• What you are asked to do
Express everything from the line containing "กระเป๋าถืออะคริลิคแฟชั่นปี 202 - Women" down to the line containing "The Aviary Pillow Cover Collection" as a JSON list of strings, one string per line, skipping blank lines and leaving the pictures out.

• Material for this task
=== Section Start ===

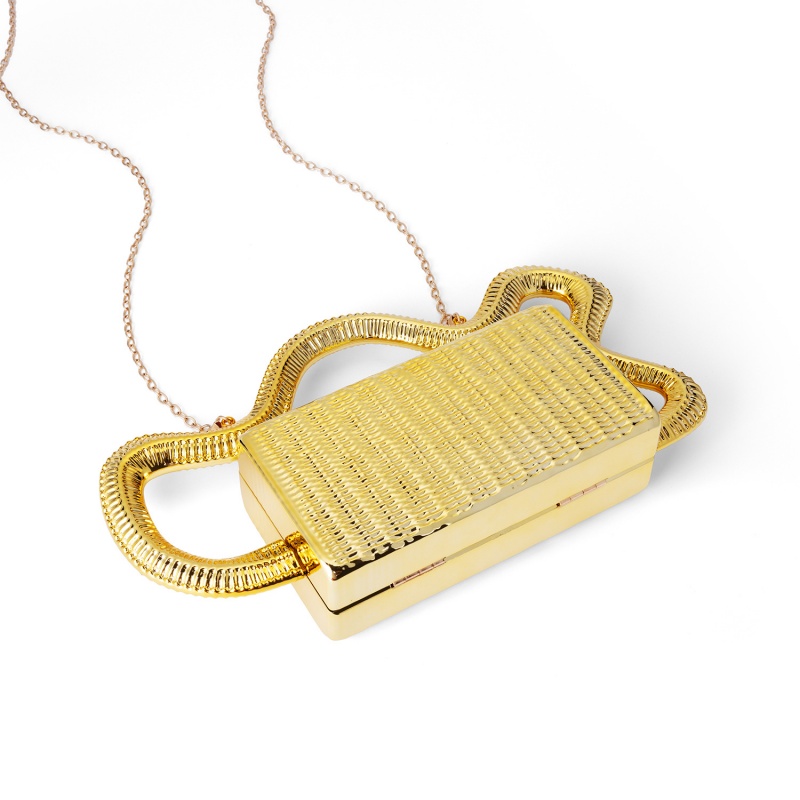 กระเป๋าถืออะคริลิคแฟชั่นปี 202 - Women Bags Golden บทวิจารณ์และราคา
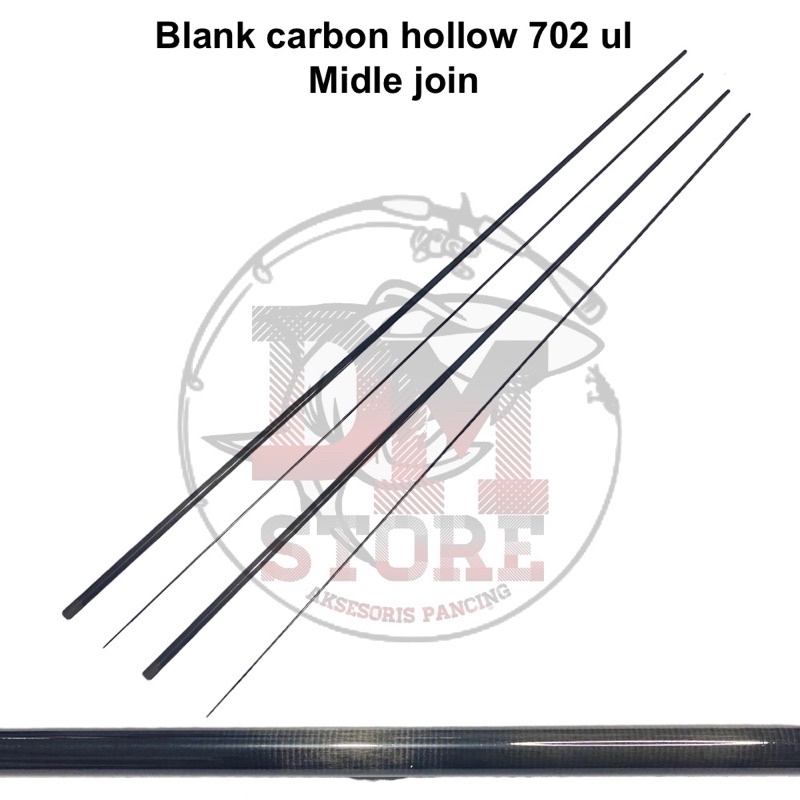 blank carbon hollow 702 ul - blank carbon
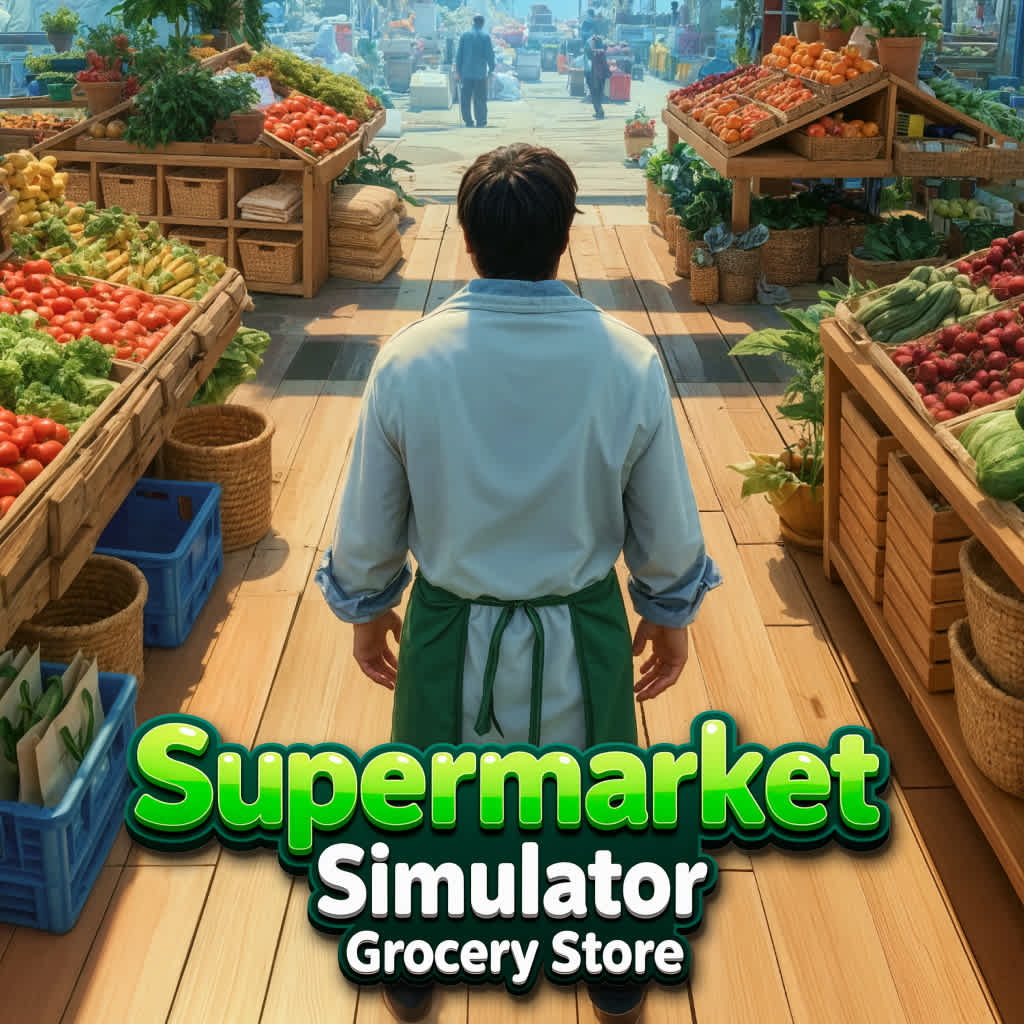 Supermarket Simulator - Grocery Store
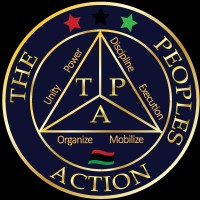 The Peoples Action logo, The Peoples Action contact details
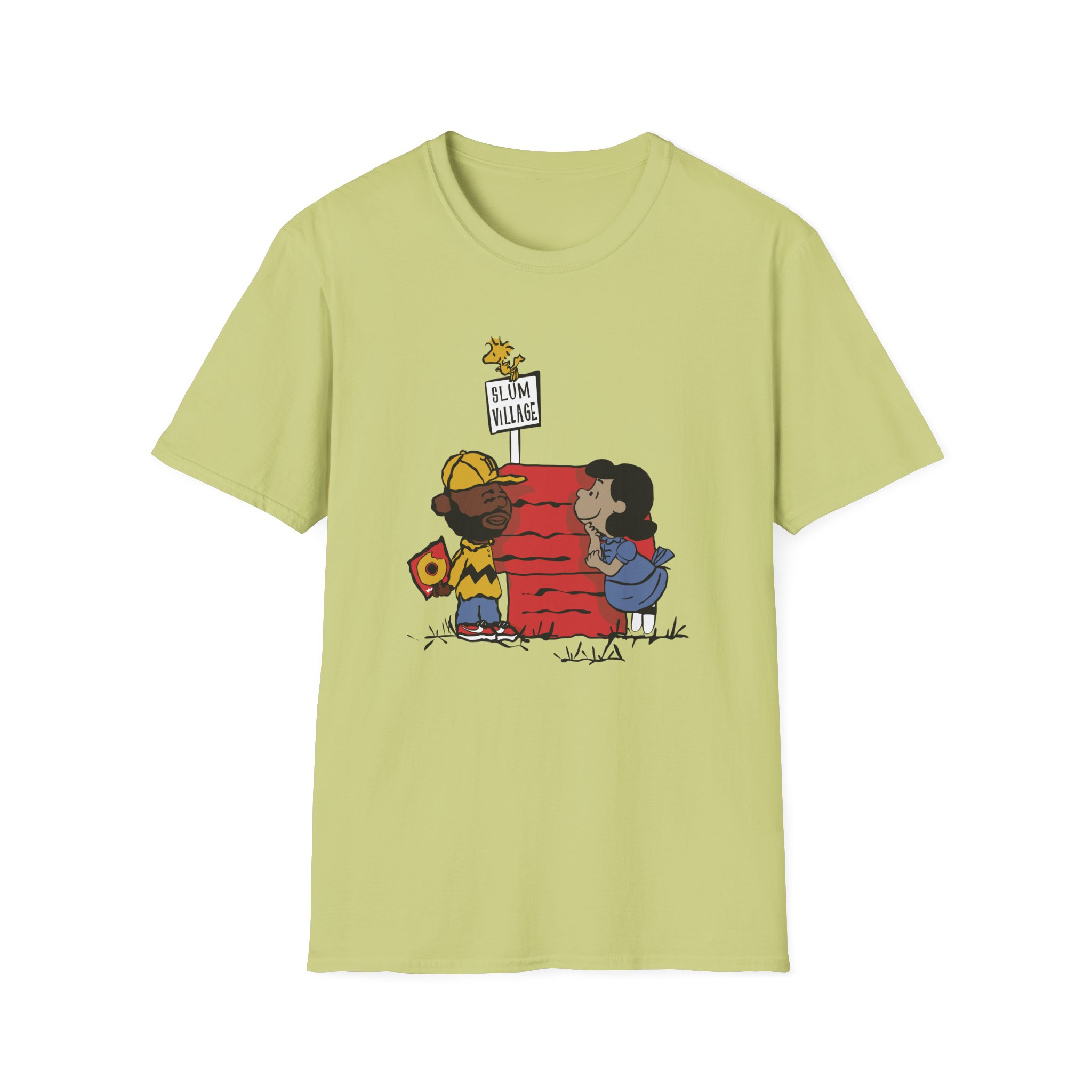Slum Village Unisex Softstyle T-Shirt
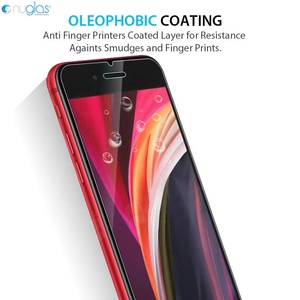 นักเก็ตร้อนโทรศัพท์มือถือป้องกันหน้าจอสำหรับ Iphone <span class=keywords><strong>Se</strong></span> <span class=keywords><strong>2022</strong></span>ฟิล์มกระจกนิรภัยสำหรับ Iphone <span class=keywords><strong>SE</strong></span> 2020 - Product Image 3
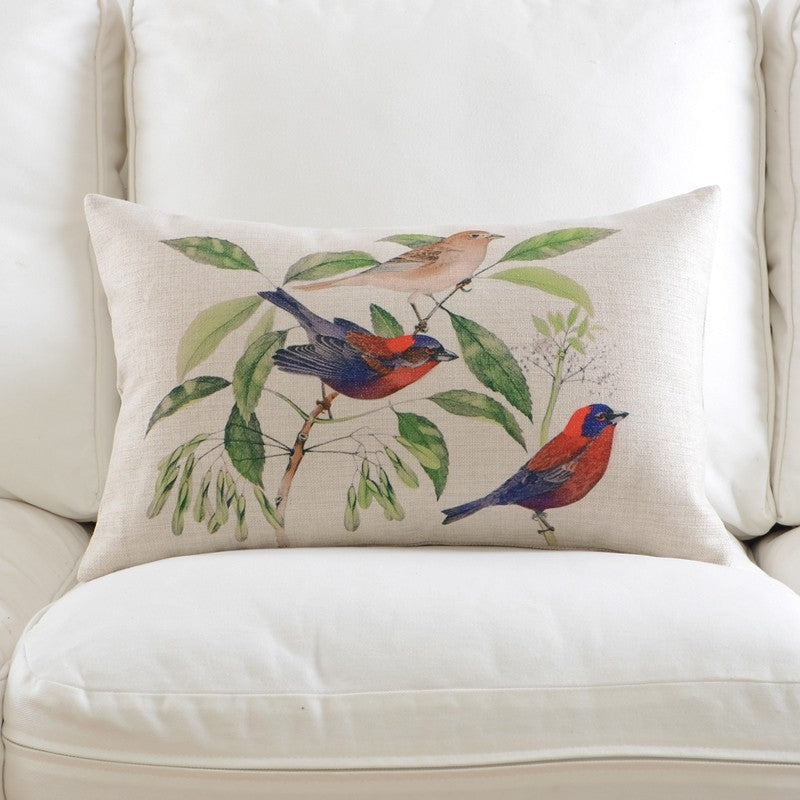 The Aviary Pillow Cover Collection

=== Section End ===
=== Section Start ===

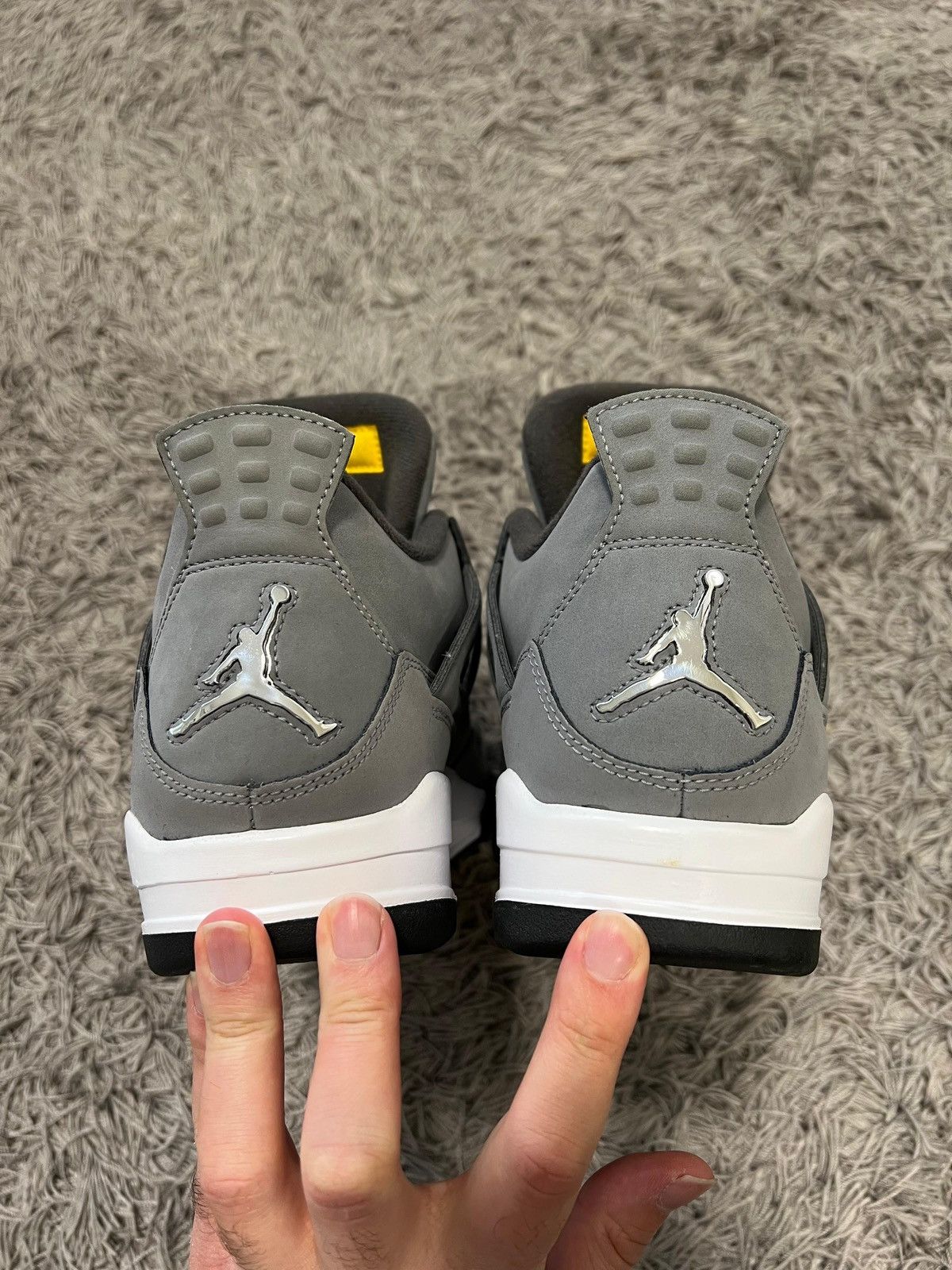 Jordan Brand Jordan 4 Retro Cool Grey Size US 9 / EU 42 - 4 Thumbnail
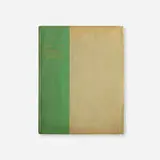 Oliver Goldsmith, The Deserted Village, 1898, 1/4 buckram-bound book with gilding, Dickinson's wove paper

=== Section End ===

• Answer box
[
  " กระเป๋าถืออะคริลิคแฟชั่นปี 202 - Women Bags Golden บทวิจารณ์และราคา",
  " blank carbon hollow 702 ul - blank carbon",
  " Supermarket Simulator - Grocery Store",
  " The Peoples Action logo, The Peoples Action contact details",
  "Slum Village Unisex Softstyle T-Shirt",
  " นักเก็ตร้อนโทรศัพท์มือถือป้องกันหน้าจอสำหรับ Iphone <span class=keywords><strong>Se</strong></span> <span class=keywords><strong>2022</strong></span>ฟิล์มกระจกนิรภัยสำหรับ Iphone <span class=keywords><strong>SE</strong></span> 2020 - Product Image 3",
  " The Aviary Pillow Cover Collection"
]